FOM: Question grown from Friedman talks
JoeShipman@aol.com
JoeShipman at aol.com
Mon Feb 5 13:46:58 EST 2001
With regard to independence from ZFC, Friedman sees a big distinction between
open questions which are literally already in the literature, and natural
extensions of such questions. This seems plausible, because any directions
of development for mathematics which would run into independence phenomena
would in my opinion have been abandoned each time they were pursued because
of the difficulty of proving anything.
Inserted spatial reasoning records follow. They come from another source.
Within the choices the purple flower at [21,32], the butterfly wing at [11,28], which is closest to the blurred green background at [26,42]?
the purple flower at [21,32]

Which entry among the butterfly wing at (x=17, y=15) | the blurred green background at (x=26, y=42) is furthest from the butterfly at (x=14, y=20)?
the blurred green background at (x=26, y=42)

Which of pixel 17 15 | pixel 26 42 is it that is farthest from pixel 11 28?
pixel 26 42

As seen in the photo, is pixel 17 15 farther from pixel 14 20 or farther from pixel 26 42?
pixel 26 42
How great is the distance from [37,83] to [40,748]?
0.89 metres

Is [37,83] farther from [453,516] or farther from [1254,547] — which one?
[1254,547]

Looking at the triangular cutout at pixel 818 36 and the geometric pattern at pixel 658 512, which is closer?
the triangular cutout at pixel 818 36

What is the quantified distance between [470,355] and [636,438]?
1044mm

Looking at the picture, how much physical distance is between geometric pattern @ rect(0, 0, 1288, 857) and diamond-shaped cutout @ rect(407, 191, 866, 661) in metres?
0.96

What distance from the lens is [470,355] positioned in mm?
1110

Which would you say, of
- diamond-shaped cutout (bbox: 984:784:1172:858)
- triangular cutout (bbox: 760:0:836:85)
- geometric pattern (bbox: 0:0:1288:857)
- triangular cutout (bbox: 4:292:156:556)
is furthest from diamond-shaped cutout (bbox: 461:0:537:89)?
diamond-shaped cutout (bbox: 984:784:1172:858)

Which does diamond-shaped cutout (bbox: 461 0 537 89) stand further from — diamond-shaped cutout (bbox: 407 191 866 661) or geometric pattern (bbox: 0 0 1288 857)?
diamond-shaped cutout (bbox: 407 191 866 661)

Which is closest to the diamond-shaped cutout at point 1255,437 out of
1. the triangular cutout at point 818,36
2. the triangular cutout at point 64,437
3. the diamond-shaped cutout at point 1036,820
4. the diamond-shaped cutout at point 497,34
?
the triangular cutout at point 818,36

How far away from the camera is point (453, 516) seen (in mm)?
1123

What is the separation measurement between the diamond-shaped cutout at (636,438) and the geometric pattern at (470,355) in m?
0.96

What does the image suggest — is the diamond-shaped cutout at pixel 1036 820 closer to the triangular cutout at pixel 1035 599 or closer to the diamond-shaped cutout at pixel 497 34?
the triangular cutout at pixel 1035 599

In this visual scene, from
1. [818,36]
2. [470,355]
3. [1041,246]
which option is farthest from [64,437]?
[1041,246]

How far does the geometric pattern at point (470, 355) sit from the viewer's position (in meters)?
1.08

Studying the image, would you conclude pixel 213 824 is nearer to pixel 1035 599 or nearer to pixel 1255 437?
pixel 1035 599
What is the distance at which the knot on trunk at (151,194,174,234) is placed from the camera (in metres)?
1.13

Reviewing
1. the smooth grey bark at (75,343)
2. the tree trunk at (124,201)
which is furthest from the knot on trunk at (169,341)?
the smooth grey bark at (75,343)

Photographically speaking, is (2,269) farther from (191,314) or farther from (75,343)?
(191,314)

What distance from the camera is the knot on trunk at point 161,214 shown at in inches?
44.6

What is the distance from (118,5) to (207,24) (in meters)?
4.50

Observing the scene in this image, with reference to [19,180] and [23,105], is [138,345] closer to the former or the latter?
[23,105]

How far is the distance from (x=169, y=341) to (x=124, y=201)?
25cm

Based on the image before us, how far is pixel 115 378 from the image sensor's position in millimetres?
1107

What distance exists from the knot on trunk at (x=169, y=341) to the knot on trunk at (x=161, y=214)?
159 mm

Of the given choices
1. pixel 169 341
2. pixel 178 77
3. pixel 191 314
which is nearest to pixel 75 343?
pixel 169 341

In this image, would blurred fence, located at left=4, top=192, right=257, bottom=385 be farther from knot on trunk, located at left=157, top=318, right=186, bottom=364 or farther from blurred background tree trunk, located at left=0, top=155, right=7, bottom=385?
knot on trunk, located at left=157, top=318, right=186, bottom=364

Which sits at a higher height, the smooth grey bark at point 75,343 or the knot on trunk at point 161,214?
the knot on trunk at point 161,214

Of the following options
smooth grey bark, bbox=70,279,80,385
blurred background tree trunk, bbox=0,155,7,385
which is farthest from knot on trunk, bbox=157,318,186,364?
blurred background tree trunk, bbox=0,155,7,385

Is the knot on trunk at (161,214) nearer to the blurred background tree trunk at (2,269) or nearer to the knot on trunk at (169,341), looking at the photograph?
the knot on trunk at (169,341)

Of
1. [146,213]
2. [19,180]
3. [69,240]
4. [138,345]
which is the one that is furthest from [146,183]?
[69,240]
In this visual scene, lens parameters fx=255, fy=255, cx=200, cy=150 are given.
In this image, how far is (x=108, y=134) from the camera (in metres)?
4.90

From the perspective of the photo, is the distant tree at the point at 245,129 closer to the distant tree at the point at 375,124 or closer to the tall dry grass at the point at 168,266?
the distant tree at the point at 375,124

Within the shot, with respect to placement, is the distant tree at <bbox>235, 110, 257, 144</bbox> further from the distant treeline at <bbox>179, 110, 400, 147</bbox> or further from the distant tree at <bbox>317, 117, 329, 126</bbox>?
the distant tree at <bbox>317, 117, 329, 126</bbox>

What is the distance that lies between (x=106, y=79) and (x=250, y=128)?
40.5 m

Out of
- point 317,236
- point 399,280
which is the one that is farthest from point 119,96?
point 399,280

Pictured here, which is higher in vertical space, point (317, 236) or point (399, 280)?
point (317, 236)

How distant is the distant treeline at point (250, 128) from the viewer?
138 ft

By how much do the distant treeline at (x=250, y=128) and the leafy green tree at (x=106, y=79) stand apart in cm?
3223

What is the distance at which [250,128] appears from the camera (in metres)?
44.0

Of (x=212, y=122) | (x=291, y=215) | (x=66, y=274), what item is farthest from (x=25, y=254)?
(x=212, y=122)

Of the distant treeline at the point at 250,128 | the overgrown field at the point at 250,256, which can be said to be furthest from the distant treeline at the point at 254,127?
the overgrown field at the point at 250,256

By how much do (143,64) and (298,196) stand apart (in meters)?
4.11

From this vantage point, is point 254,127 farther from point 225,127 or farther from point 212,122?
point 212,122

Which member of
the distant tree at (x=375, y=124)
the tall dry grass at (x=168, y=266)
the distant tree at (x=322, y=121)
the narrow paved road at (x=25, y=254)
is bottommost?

So there's a process of natural
selection going on which is hard to detect by just looking at what's been
published; but I imagine that it must have happened several times that other
mathematicians have formulated for themselves BRT-type generalizations of
parts of ordinary mathematics and not gotten anywhere, and not published
anything. (In other sciences the failure to obtain an expected result can be
publishable, but not in mathematics!)
Of course we are all just guessing here based on vague intuitions; but of the
three most famous open problems, my hunch is that the Riemann Hypothesis is
very unlikely to require axioms beyond ZFC to be settled, the Poincare
conjecture is also very unlikely to, and P?=NP is slightly less unlikely.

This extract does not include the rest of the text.